Directions -
Print all of the records below again without a single difference.

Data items
===============
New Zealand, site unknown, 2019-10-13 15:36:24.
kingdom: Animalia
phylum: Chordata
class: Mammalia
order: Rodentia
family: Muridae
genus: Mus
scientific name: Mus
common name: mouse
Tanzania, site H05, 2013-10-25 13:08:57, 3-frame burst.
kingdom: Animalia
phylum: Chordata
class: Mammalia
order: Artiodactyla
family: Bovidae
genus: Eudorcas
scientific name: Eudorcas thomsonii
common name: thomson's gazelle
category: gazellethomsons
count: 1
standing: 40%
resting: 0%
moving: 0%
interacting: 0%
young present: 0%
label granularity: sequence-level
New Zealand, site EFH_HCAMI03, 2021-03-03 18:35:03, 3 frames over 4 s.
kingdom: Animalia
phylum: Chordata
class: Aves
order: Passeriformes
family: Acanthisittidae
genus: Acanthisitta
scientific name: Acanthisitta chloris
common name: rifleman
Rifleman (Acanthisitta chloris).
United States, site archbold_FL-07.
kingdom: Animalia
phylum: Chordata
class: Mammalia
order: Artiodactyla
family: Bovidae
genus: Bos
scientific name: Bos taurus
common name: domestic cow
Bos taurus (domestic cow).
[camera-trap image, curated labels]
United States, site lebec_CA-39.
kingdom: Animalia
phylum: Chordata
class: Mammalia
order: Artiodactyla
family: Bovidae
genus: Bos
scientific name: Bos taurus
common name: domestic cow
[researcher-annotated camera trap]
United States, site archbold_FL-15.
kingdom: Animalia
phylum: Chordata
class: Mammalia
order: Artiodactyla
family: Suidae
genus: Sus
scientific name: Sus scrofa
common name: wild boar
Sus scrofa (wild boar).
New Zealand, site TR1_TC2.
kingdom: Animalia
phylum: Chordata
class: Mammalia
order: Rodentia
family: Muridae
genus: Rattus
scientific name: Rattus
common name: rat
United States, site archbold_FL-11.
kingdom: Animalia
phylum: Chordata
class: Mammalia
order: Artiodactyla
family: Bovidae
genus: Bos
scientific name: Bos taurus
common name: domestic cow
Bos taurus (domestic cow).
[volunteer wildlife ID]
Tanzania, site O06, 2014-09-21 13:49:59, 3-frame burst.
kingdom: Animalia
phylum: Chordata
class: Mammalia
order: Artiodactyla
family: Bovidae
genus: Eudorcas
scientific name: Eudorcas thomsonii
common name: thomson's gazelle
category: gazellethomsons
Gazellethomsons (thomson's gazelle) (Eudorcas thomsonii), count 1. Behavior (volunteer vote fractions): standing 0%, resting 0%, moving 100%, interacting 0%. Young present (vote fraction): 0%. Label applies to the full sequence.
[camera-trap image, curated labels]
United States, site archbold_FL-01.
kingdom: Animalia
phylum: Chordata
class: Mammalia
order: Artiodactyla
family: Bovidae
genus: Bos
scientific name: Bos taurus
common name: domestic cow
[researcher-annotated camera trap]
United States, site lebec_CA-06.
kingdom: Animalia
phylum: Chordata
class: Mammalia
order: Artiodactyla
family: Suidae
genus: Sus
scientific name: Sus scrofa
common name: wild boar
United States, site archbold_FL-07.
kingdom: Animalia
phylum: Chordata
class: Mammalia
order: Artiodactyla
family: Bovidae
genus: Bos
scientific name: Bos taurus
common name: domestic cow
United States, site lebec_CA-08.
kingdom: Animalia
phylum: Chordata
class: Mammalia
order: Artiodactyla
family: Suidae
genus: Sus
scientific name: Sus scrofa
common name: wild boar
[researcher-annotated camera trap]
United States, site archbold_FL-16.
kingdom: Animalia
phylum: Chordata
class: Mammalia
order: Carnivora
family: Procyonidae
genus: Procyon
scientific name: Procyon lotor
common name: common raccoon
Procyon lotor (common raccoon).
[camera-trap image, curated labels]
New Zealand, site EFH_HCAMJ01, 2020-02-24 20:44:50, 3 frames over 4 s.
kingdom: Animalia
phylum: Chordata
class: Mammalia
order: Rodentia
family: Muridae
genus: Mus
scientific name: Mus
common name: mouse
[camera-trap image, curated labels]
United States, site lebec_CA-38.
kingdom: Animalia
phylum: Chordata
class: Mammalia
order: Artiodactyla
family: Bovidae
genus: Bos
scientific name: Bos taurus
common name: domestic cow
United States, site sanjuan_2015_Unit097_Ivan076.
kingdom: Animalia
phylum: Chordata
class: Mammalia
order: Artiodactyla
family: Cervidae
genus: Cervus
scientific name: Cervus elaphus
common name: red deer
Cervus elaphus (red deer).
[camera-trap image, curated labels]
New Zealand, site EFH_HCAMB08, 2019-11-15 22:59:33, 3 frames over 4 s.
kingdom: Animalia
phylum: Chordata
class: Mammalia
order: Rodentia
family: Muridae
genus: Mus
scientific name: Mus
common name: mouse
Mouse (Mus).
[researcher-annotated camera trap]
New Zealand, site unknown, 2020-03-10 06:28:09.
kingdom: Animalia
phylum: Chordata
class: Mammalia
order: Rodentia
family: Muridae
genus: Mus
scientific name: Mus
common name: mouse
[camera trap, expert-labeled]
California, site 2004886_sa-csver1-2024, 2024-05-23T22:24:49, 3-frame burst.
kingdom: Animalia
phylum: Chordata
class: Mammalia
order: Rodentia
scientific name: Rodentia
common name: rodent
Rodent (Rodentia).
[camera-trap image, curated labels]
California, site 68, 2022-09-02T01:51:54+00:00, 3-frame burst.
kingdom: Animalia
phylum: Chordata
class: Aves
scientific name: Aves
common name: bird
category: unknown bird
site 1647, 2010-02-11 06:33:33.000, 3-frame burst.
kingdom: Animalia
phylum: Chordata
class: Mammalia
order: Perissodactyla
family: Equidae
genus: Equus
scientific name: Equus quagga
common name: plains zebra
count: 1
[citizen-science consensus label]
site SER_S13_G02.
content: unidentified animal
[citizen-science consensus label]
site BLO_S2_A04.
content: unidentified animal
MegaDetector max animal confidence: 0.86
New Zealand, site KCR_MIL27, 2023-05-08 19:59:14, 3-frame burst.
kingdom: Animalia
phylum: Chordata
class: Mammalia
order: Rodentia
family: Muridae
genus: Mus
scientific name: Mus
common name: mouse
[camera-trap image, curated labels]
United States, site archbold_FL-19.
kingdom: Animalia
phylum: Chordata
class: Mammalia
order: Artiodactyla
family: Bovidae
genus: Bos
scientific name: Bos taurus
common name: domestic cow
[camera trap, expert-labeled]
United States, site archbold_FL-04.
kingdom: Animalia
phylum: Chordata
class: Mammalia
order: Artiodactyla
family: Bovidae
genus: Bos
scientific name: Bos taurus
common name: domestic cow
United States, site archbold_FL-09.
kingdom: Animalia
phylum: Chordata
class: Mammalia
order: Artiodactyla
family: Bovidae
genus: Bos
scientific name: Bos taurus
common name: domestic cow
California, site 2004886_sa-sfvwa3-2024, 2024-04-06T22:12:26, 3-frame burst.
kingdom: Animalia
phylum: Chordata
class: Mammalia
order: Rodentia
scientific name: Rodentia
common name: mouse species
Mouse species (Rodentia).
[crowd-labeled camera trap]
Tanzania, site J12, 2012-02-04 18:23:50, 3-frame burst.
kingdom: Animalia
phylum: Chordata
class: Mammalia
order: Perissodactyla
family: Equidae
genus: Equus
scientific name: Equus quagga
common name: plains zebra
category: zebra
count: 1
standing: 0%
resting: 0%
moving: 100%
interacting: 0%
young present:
===============
Problem solution -
New Zealand, site unknown, 2019-10-13 15:36:24.
kingdom: Animalia
phylum: Chordata
class: Mammalia
order: Rodentia
family: Muridae
genus: Mus
scientific name: Mus
common name: mouse
Tanzania, site H05, 2013-10-25 13:08:57, 3-frame burst.
kingdom: Animalia
phylum: Chordata
class: Mammalia
order: Artiodactyla
family: Bovidae
genus: Eudorcas
scientific name: Eudorcas thomsonii
common name: thomson's gazelle
category: gazellethomsons
count: 1
standing: 40%
resting: 0%
moving: 0%
interacting: 0%
young present: 0%
label granularity: sequence-level
New Zealand, site EFH_HCAMI03, 2021-03-03 18:35:03, 3 frames over 4 s.
kingdom: Animalia
phylum: Chordata
class: Aves
order: Passeriformes
family: Acanthisittidae
genus: Acanthisitta
scientific name: Acanthisitta chloris
common name: rifleman
Rifleman (Acanthisitta chloris).
United States, site archbold_FL-07.
kingdom: Animalia
phylum: Chordata
class: Mammalia
order: Artiodactyla
family: Bovidae
genus: Bos
scientific name: Bos taurus
common name: domestic cow
Bos taurus (domestic cow).
[camera-trap image, curated labels]
United States, site lebec_CA-39.
kingdom: Animalia
phylum: Chordata
class: Mammalia
order: Artiodactyla
family: Bovidae
genus: Bos
scientific name: Bos taurus
common name: domestic cow
[researcher-annotated camera trap]
United States, site archbold_FL-15.
kingdom: Animalia
phylum: Chordata
class: Mammalia
order: Artiodactyla
family: Suidae
genus: Sus
scientific name: Sus scrofa
common name: wild boar
Sus scrofa (wild boar).
New Zealand, site TR1_TC2.
kingdom: Animalia
phylum: Chordata
class: Mammalia
order: Rodentia
family: Muridae
genus: Rattus
scientific name: Rattus
common name: rat
United States, site archbold_FL-11.
kingdom: Animalia
phylum: Chordata
class: Mammalia
order: Artiodactyla
family: Bovidae
genus: Bos
scientific name: Bos taurus
common name: domestic cow
Bos taurus (domestic cow).
[volunteer wildlife ID]
Tanzania, site O06, 2014-09-21 13:49:59, 3-frame burst.
kingdom: Animalia
phylum: Chordata
class: Mammalia
order: Artiodactyla
family: Bovidae
genus: Eudorcas
scientific name: Eudorcas thomsonii
common name: thomson's gazelle
category: gazellethomsons
Gazellethomsons (thomson's gazelle) (Eudorcas thomsonii), count 1. Behavior (volunteer vote fractions): standing 0%, resting 0%, moving 100%, interacting 0%. Young present (vote fraction): 0%. Label applies to the full sequence.
[camera-trap image, curated labels]
United States, site archbold_FL-01.
kingdom: Animalia
phylum: Chordata
class: Mammalia
order: Artiodactyla
family: Bovidae
genus: Bos
scientific name: Bos taurus
common name: domestic cow
[researcher-annotated camera trap]
United States, site lebec_CA-06.
kingdom: Animalia
phylum: Chordata
class: Mammalia
order: Artiodactyla
family: Suidae
genus: Sus
scientific name: Sus scrofa
common name: wild boar
United States, site archbold_FL-07.
kingdom: Animalia
phylum: Chordata
class: Mammalia
order: Artiodactyla
family: Bovidae
genus: Bos
scientific name: Bos taurus
common name: domestic cow
United States, site lebec_CA-08.
kingdom: Animalia
phylum: Chordata
class: Mammalia
order: Artiodactyla
family: Suidae
genus: Sus
scientific name: Sus scrofa
common name: wild boar
[researcher-annotated camera trap]
United States, site archbold_FL-16.
kingdom: Animalia
phylum: Chordata
class: Mammalia
order: Carnivora
family: Procyonidae
genus: Procyon
scientific name: Procyon lotor
common name: common raccoon
Procyon lotor (common raccoon).
[camera-trap image, curated labels]
New Zealand, site EFH_HCAMJ01, 2020-02-24 20:44:50, 3 frames over 4 s.
kingdom: Animalia
phylum: Chordata
class: Mammalia
order: Rodentia
family: Muridae
genus: Mus
scientific name: Mus
common name: mouse
[camera-trap image, curated labels]
United States, site lebec_CA-38.
kingdom: Animalia
phylum: Chordata
class: Mammalia
order: Artiodactyla
family: Bovidae
genus: Bos
scientific name: Bos taurus
common name: domestic cow
United States, site sanjuan_2015_Unit097_Ivan076.
kingdom: Animalia
phylum: Chordata
class: Mammalia
order: Artiodactyla
family: Cervidae
genus: Cervus
scientific name: Cervus elaphus
common name: red deer
Cervus elaphus (red deer).
[camera-trap image, curated labels]
New Zealand, site EFH_HCAMB08, 2019-11-15 22:59:33, 3 frames over 4 s.
kingdom: Animalia
phylum: Chordata
class: Mammalia
order: Rodentia
family: Muridae
genus: Mus
scientific name: Mus
common name: mouse
Mouse (Mus).
[researcher-annotated camera trap]
New Zealand, site unknown, 2020-03-10 06:28:09.
kingdom: Animalia
phylum: Chordata
class: Mammalia
order: Rodentia
family: Muridae
genus: Mus
scientific name: Mus
common name: mouse
[camera trap, expert-labeled]
California, site 2004886_sa-csver1-2024, 2024-05-23T22:24:49, 3-frame burst.
kingdom: Animalia
phylum: Chordata
class: Mammalia
order: Rodentia
scientific name: Rodentia
common name: rodent
Rodent (Rodentia).
[camera-trap image, curated labels]
California, site 68, 2022-09-02T01:51:54+00:00, 3-frame burst.
kingdom: Animalia
phylum: Chordata
class: Aves
scientific name: Aves
common name: bird
category: unknown bird
site 1647, 2010-02-11 06:33:33.000, 3-frame burst.
kingdom: Animalia
phylum: Chordata
class: Mammalia
order: Perissodactyla
family: Equidae
genus: Equus
scientific name: Equus quagga
common name: plains zebra
count: 1
[citizen-science consensus label]
site SER_S13_G02.
content: unidentified animal
[citizen-science consensus label]
site BLO_S2_A04.
content: unidentified animal
MegaDetector max animal confidence: 0.86
New Zealand, site KCR_MIL27, 2023-05-08 19:59:14, 3-frame burst.
kingdom: Animalia
phylum: Chordata
class: Mammalia
order: Rodentia
family: Muridae
genus: Mus
scientific name: Mus
common name: mouse
[camera-trap image, curated labels]
United States, site archbold_FL-19.
kingdom: Animalia
phylum: Chordata
class: Mammalia
order: Artiodactyla
family: Bovidae
genus: Bos
scientific name: Bos taurus
common name: domestic cow
[camera trap, expert-labeled]
United States, site archbold_FL-04.
kingdom: Animalia
phylum: Chordata
class: Mammalia
order: Artiodactyla
family: Bovidae
genus: Bos
scientific name: Bos taurus
common name: domestic cow
United States, site archbold_FL-09.
kingdom: Animalia
phylum: Chordata
class: Mammalia
order: Artiodactyla
family: Bovidae
genus: Bos
scientific name: Bos taurus
common name: domestic cow
California, site 2004886_sa-sfvwa3-2024, 2024-04-06T22:12:26, 3-frame burst.
kingdom: Animalia
phylum: Chordata
class: Mammalia
order: Rodentia
scientific name: Rodentia
common name: mouse species
Mouse species (Rodentia).
[crowd-labeled camera trap]
Tanzania, site J12, 2012-02-04 18:23:50, 3-frame burst.
kingdom: Animalia
phylum: Chordata
class: Mammalia
order: Perissodactyla
family: Equidae
genus: Equus
scientific name: Equus quagga
common name: plains zebra
category: zebra
count: 1
standing: 0%
resting: 0%
moving: 100%
interacting: 0%
young present:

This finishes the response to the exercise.